What is the clinical value of cancer stem cell markers in gliomas?

Rikke Hedegaard Dahlrot, Simon Kjær Hermansen, Steinbjørn Hansen, Bjarne Winther Kristensen
International Journal of Clinical and Experimental Pathology 2013, 6 (3): 334-48
Recent data indicate that cancer stem cells (CSCs) are responsible for resistance of glioblastomas to radiotherapy and chemotherapy, thereby contributing to the poor survival of these patients. In order to identify novel prognostic markers in gliomas, several CSC markers have been investigated. This review summarizes current reports on putative glioma CSC markers and reviews the prognostic value of the individual immunohistochemical markers reported in the literature. Using the Pubmed database, twenty-seven CSC studies looking at membrane markers (CD133, podoplanin, CD15, and A2B5), filament markers (nestin), RNA-binding proteins (Musashi-1) and transcription factors (BMI1, SOX2, Id1 and Oct-4) qualified for this review. The level of CD133 and nestin increased with increasing malignancy grade, and for both markers a prognostic significance was identified in the majority of the studies. Moreover, the co-expression of CD133 and nestin was shown to have an even more powerful prognostic value than just single markers. Regarding podoplanin and Musashi-1, there was a trend towards a prognostic value when summarizing all studies. Especially the co-expression of Musashi-1 and MIB1 seemed promising.
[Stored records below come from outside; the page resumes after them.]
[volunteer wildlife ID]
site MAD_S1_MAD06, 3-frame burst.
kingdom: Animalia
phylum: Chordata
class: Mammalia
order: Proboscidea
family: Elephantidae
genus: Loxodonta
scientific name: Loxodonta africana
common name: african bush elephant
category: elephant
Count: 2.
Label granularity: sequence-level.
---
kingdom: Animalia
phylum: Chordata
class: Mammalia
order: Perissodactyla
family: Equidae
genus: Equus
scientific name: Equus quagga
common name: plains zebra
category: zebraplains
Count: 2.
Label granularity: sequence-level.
For the remaining markers CD15, A2B5, BMI1, SOX2, Id1 and Oct4, no prognostic value was found regarding overall survival in this review. In conclusion we find that CD133, nestin, CD133/nestin, podoplanin, Musashi-1 and Musashi-1/MIB1 are the most promising markers for future investigation. Evaluation in larger cohorts with known clinical data and known status of important biomarkers like MGMT and IDH1 is necessary to reveal their full clinical potential.